A Model for oncogenesis in the absence of viral infection. A normal cell accumulates driver mutations as a result of age, defective DNA repair, exogenous carcinogens, or microbiome interactions, leading under selective pressure to initiation, promotion, and progression that ends in the malignant transformation of the cell. B Model for oncogenesis in the presence of viral infection. A normal cell is infected with a virus, and a latent infection is established as a result of inadequate host immune response, potentially associated with germline MHC dysfunction or other inherited risk factors. The infected normal cell acquires somatic mutations in specific genes, such as chromatin modifiers like RNA helicases DDX3X and EIF4A1, leading to initiation, promotion, and progression that ends in the malignant transformation of the infected cell.
Methods
Experimental model and subject details
The Kaposi sarcoma patients (n = 10) were enrolled for study at the University of Sassari, Italy. Skin lesion tumor samples and adjacent non-neoplastic cells were surgically resected for DNA sequencing. All biological samples from Kaposi patients (tissue and blood specimens), along with clinical information including sex (based on self-report) and age, were obtained after written consent from the patients and the sample IDs are anonymized. The study was approved by the Committee for the Ethics of the Research and Bioethics of the National Research Council (CNR n.12629). In addition, clinical and genomic data of 2293 cancer patients was obtained from 17 published studies21,105,114,115,116,117,119,120,121,122,123,152,153,154,155,188. The combined cohort consists of 788 females, 1101 males, and 414 individuals of unknown or unreported sex. The ages range from 1 year to 90 years.
Epidemiological analysis
Sex ratio in incidence rates of virus-associated and non-virus associated cancers, as well as virus-positive and virus-negative cases of virus-associated cancers, were obtained from studies listed in Supplementary Data 1 and Supplementary Data 223,24,25,26,27,28,29,30,31,32,33,34,35,36,37,38,39,40,41,42,43,44,45,46,47,48,49,50,51,52,53,54,55,56,57,58,59,60,61,62,63,64,65,66,67,68,69,70,71,72,73,74,75,76,77,78,79,80,81,82,83,84,85,86,87,88,89,90,91,92,93,94,95,96,97,98,99,100,101,102,103,104. Global age-standardized incidence rates of cancers by country in 2020 were obtained from GLOBOCAN 2020 Cancer Today online portal (https://gco.iarc.fr/today/home). Attributable fraction of cancer cases for each region were obtained from de Martel et al. 3.
Virus infection status calling
Virus-infection status of patients were reported in the original studies17,21,105,114,115,116,117,118,119,120,121,122,123,152,153,154,155,188, or obtained via cBioportal (https://www.cbioportal.org/) for TCGA cervical117, gastric105, and head and neck squamous cell carcinoma119 data sets.

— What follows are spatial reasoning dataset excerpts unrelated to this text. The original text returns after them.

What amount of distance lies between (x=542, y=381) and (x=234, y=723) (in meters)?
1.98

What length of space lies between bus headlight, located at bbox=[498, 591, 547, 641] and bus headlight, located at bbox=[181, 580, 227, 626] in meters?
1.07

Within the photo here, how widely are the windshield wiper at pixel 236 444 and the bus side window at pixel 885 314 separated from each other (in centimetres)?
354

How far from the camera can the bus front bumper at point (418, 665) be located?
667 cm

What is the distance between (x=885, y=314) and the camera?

Single nucleotide and indel variant calling pipeline
WES data from 10 Kaposi sarcoma samples were aligned to GRCh37 using the Burrows-Wheeler aligner. Samples were pre-processed by indel realignment, duplicate removal, and base recalibration with GATK following the GATK best practices workflow. SAVI-v2189 was used to call somatic variants. The variant list was filtered for variants with a minimum total depth 10 and maximum total depth 700 in both tumor and normal, strand bias p-value > 0.001 in tumor and normal and called as significant somatic variants by SAVI (p-value < 0.05, and confidence interval for the significance of the tumor/normal comparison > 0). Variants were excluded if they were found in an in-house supernormal created from 186 normal samples from the TCGA, if they were in the cohort supernormal constructed from variants in the ten normal samples, or if they were common SNPs found at a frequency ≥ 5% in the 1000 Genomes Project.
Mutation load analysis
The mutations in each tumor were obtained from the variant lists reported in the original studies (for previously published cases21,105,114,115,116,117,119,120,121,122,123,152,153,154,155,188), or from the mutation calling pipeline described above (for newly sequenced Kaposi sarcoma cases). Mutations in driver genes were defined as mutations that occurred within genes described as cancer-specific drivers and/or recurrently mutated genes in the original studies21,105,114,116,117,119,120,121,122,152,153,154,155,188.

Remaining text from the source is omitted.